Make sure you have git and conda installed and then run (expected install time <10min):
# Install dependencies (preferably in a fresh conda environment)
conda install -c conda-forge r-dplyr, r-stringr, r-stringi, r-ggally r-ggpubr r-ggplot2 r-viridis r-tidyverse r-seqinr r-matrixstats r-data.table r-openxlsx r-reshape2 r-caret r-hexbin r-png r-gridextra r-mumin r-tidyr r-rstatix r-ggridges r-hrbrthemes r-glmnet r-spgs r-ggtext r-devtools r-UpSetR r-biocmanager
conda install -c bioconda bioconductor-biomart
conda install -c bioconda bioconductor-rtracklayer
conda install conda-forge::r-gridgraphics
Alternatively load the 'RT_diseasePTCs.yml' (set up in Linux Operating System (Scientific Linux 7.2)) which contains the conda environment already generated.

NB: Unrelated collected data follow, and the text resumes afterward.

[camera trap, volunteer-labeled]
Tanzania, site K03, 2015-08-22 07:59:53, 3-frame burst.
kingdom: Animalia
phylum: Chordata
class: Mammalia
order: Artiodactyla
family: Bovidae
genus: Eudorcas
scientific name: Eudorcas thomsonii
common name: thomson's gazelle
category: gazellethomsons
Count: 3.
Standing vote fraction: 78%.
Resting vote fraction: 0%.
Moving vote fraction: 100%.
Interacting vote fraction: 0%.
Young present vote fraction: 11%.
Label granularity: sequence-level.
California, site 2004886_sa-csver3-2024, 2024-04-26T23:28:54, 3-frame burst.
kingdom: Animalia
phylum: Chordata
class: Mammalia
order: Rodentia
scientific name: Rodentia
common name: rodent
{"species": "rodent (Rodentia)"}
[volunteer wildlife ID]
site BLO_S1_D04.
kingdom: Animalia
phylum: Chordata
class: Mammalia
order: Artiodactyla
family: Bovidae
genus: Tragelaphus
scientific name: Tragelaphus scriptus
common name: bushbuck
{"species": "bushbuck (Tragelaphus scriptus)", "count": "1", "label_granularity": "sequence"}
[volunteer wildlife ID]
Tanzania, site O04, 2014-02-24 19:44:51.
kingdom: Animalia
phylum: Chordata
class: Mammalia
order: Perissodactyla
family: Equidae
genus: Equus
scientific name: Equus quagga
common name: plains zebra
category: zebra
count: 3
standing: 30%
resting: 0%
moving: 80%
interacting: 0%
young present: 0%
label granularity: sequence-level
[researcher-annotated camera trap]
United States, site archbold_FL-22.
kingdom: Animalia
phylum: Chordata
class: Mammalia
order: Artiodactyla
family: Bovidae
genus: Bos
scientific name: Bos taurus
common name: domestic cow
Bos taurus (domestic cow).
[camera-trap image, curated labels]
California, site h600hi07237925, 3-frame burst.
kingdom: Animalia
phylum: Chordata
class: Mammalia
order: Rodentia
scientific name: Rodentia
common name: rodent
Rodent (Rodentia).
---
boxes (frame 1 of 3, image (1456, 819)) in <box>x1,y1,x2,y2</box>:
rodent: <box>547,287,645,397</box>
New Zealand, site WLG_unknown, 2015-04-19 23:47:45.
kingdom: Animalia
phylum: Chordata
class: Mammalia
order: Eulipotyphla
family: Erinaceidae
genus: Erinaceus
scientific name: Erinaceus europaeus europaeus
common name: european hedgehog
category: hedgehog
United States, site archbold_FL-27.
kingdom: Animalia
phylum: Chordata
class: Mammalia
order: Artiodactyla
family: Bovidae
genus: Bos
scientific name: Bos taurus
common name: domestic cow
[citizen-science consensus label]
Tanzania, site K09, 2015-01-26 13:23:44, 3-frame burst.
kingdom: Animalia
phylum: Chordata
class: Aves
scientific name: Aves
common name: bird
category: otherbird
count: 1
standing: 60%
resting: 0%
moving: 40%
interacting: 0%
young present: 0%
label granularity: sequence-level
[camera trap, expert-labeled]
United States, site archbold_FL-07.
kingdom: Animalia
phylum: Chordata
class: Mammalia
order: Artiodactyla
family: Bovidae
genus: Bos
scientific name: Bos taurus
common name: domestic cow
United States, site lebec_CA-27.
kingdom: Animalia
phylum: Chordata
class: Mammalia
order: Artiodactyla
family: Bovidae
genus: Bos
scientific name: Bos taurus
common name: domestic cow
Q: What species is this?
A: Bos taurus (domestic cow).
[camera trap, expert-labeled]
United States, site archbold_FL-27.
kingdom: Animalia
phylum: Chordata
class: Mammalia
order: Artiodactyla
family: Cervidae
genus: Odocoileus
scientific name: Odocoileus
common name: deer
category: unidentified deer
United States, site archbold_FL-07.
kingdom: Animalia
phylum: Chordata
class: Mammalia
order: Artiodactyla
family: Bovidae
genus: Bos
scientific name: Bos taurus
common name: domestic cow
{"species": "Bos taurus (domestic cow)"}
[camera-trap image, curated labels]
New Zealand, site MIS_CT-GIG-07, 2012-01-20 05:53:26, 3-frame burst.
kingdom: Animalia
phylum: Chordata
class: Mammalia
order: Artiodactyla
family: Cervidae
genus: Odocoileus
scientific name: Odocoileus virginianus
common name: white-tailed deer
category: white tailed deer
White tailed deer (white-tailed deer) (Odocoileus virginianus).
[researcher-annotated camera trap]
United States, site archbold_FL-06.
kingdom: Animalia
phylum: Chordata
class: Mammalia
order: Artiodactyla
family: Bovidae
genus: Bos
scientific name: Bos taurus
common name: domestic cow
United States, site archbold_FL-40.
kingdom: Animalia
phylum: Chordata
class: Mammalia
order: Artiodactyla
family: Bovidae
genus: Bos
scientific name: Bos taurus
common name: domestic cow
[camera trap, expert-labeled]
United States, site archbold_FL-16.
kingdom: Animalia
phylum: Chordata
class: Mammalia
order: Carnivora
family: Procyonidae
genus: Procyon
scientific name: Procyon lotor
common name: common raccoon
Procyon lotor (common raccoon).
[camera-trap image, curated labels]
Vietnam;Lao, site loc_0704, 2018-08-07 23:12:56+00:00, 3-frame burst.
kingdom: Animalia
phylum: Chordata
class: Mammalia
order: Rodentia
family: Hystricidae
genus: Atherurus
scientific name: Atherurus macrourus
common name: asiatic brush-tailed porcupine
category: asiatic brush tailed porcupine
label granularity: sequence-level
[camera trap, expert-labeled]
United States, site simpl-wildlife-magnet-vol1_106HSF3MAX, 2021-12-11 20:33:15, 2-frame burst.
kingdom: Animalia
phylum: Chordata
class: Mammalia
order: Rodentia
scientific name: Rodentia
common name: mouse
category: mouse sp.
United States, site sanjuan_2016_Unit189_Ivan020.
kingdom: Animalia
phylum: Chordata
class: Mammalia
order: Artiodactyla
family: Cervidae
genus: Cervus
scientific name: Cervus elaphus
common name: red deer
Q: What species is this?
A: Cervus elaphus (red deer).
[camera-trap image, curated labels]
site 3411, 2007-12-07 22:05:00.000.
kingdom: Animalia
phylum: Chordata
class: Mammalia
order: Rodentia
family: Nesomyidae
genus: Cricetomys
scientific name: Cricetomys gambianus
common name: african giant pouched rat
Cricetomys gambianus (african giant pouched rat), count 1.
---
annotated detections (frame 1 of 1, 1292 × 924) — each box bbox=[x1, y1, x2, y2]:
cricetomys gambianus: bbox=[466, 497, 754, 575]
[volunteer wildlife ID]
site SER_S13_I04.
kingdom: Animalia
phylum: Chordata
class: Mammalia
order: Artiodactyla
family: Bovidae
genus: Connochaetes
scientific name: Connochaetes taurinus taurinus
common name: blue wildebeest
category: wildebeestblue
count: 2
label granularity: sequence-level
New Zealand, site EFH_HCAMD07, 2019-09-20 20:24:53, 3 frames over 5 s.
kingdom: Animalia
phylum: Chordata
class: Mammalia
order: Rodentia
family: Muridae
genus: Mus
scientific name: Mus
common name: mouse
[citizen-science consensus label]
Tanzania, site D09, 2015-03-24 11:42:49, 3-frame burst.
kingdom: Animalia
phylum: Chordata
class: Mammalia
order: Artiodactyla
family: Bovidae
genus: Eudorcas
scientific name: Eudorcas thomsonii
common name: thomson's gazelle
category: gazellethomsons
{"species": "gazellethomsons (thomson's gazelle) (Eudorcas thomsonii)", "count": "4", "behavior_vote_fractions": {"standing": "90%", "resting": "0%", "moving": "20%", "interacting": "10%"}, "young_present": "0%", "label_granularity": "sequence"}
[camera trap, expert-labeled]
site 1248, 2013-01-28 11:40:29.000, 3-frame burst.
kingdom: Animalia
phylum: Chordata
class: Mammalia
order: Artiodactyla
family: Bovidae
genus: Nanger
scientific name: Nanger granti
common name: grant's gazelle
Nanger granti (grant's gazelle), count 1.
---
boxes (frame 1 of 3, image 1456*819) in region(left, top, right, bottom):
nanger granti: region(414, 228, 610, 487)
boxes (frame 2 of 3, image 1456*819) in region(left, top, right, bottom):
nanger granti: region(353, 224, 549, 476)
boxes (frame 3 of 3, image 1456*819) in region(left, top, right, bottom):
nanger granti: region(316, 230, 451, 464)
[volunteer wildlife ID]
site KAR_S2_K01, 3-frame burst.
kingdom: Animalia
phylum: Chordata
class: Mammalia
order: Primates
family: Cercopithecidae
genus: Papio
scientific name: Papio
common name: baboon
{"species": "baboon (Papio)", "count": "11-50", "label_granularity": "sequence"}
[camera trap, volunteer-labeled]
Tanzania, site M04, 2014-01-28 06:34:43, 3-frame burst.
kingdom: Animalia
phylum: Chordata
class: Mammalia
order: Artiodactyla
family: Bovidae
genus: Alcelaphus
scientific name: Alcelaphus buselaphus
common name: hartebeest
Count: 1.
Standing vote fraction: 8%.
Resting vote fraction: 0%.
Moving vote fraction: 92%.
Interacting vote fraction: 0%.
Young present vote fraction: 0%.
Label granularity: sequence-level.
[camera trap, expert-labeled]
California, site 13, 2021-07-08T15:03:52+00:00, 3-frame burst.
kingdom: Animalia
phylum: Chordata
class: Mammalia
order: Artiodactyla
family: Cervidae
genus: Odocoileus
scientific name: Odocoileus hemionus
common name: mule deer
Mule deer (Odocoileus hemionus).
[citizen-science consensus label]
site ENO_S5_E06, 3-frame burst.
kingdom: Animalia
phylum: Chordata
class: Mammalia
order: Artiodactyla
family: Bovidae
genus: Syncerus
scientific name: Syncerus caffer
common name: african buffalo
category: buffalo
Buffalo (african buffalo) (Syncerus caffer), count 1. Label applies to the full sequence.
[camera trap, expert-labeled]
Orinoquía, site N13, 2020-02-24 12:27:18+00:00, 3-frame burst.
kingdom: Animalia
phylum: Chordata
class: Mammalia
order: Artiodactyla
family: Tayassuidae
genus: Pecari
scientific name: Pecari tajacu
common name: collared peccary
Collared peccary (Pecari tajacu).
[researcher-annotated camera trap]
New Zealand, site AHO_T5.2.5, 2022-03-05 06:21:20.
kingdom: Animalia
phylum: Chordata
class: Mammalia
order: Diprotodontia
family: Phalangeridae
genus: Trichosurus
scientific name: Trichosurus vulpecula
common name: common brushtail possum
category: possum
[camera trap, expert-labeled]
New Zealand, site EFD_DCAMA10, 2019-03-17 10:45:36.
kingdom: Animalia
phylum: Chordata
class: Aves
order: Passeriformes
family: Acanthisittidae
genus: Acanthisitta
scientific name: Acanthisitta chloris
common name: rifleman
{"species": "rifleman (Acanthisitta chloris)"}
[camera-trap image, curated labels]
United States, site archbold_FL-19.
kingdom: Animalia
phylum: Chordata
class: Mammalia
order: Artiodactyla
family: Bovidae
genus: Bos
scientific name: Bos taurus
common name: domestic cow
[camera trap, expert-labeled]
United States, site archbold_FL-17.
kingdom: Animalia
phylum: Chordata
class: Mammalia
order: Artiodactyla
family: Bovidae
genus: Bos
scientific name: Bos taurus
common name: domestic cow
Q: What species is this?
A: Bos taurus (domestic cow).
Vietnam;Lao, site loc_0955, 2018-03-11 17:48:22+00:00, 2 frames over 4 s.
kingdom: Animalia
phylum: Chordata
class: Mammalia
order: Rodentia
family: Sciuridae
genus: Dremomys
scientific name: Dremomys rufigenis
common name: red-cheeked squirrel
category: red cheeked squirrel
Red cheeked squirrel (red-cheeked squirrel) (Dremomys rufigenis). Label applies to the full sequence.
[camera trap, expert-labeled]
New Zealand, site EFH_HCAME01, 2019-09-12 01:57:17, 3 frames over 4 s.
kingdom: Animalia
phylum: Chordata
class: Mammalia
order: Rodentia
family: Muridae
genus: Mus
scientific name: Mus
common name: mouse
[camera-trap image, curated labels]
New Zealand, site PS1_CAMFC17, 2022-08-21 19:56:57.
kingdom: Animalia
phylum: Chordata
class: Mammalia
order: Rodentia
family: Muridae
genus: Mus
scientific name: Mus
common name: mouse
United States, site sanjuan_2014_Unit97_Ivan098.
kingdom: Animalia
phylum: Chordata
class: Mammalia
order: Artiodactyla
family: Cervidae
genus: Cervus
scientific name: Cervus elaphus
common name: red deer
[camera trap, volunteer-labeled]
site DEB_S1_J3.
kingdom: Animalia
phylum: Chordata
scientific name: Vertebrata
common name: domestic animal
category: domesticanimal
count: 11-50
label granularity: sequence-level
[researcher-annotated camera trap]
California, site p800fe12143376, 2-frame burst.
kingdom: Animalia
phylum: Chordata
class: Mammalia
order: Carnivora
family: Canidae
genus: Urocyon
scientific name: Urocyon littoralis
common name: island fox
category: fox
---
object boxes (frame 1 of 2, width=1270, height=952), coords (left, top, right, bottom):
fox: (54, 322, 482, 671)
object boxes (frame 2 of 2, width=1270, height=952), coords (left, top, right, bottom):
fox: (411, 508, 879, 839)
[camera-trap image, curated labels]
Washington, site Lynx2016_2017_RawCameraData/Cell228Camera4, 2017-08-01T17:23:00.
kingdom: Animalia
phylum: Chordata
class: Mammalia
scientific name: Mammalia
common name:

The 7 R Markdown files contain the code to reproduce the figures and results from the computational analyses described in the following publication: Genome-scale quantification and prediction of drug-induced readthrough of pathogenic premature termination codons (Toledano I, Supek F & Lehner B, 2023). See Required Data for instructions on how to obtain all required data and miscellaneous files before running the pipeline. If using/downloading the files from Required Data and only plotting the figures, the expected run time is <10min. However, if generating all the files (i.e. the in silico PTC saturation dataset of the human genome) and models needed for all main and supplementary figures, the expected run time is ~2days (without data parallelisation). All steps in which the user can decide whether to generate the file/model or to download it from Required Data are indicated. R Markdown files are meant to be run in the following order:
- 1. Generate_treated_samples.Rmd
- 2. Fig1_EDFig1.Rmd
- 3. Fig2_EDFig2.Rmd
- 4. Fig3_EDFig3.Rmd
- 5. Fig4_EDFig4.Rmd
- 6. Fig5_EDFig5.Rmd
- 7. Fig6.Rmd
The following software package is required for pre-processing of raw FASTQ files:
- DiMSum v1.2.9 (pipeline for pre-processing deep mutational scanning data i.e. FASTQ to fitness). Download the FastQ files from Sequence Read Archive (SRA) with accession number PRJNA996618: http://www.ncbi.nlm.nih.gov/bioproject/996618 to your base directory (base_dir). Store the Clitocine, DAP and SRI FastQ files in a separate folder (named 'round_A_fastq') than CC90009, FUr, Gentamicin, G418, SJ6986 and untreated conditions (folder named 'round_B_fastq'). That is because they were assayed in two different rounds (named 'A' and 'B') and we did a separate Dimsum run for each. Shell scripts to run both Dimsum rounds can be found in Required Data.
Configuration files and additional scripts for running DiMSum are available in the "DiMSum" folder here.